Kitchen gadgets: You don't really need a brownie edge pan

It makes better brownies, but not by much.

Published December 20, 2007 12:30PM (EST)

Like other items I've reviewed in my week-long roundup of kitchen gadgets, the Baker's Edge brownie pan has the look of an infomercial product -- at once brilliant and hare-brained, suggesting either greatness or great failure. A brownie pan that makes only edge pieces? The mystery is alluring: You feel you've got to try it to see where it goes.

So far this week, I've raved about the Back to Basics Egg & Muffin Toaster, but I've been less than bowled over by the Aerogarden indoor herb garden and Blendtec's iPhone-blending Total Blender.

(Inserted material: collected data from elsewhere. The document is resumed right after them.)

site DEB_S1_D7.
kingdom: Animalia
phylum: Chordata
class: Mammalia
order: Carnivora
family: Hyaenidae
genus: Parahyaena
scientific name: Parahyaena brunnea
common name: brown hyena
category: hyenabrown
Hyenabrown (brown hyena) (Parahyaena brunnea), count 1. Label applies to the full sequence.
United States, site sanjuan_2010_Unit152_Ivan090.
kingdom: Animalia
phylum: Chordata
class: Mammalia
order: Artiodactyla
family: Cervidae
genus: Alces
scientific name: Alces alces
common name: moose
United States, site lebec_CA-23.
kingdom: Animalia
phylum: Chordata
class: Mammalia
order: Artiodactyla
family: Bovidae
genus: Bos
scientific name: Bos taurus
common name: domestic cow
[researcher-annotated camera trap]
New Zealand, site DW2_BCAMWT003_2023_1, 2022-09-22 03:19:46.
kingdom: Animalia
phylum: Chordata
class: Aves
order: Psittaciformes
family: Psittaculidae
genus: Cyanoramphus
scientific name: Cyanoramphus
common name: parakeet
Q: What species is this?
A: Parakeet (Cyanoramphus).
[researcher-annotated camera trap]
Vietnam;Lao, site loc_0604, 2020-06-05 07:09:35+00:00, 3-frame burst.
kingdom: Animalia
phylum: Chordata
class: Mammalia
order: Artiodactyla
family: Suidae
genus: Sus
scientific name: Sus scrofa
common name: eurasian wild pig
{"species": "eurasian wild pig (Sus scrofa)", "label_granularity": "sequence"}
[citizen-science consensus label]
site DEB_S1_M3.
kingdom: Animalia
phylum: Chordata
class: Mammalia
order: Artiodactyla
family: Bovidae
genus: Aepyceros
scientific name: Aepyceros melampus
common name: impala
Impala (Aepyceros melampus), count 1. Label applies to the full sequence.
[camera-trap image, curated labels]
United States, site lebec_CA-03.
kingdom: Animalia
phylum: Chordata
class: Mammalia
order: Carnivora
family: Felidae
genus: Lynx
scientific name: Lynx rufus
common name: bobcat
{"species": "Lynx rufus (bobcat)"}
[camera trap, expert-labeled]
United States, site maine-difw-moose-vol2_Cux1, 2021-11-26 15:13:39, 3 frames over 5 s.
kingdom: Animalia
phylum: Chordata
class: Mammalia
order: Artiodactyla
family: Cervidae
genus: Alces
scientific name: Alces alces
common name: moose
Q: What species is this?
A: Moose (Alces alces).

After testing it against a traditional brownie pan -- i.e., a $5 model from the supermarket -- I'm lumping the edge pan along with the other things I've been lukewarm about.

True, the Baker's Edge brownies were slightly better than those I made in the cheapo pan; they felt more structurally sound, and the taste and texture was more consistent through the whole batch (I mean, every piece was more or less the same, while the standard pan's brownies differed in density and moistness depending on where in the slab you got them from).

And for $34, the Baker's Edge pan won't break your bank. Indeed, the pan, up close, looks like it should command some bucks. Cast out of heavy gauge aluminum, it feels weighty and durable. The internal crevasses -- set there to create at least two edges for each piece -- are constructed out of the same sheet of metal as the rest of the dish (rather than soldered on cheaply at the end). Included, too, is a handy plastic spatula shaped to the pan; it lets you quickly cut your brownie into bitty pieces.

But the key words here are "slightly better." I baked both batches of brownies from the same recipe -- Cook's Illustrated's -- in the same oven for about the same baking time. (The ones in the edge pan were done about two minutes faster, according to the toothpick test; the manual warns that you'll have to adjust some of your recipes' baking times).

Once I'd cut up the brownies from both batches into the same plate, they were virtually indistinguishable. I can think of many other factors -- the recipe, chocolate quality, baking time, oven calibration -- that would have made a bigger difference to the final product.

Get one if you're addicted to the edges. (But you'll have to wait; the company says demand is so high it'll be short of stock until next year.) If you simply want to make great brownies, a better bet is to use a great recipe.


By Farhad Manjoo

Farhad Manjoo is a Salon staff writer and the author of True Enough: Learning to Live in a Post-Fact Society.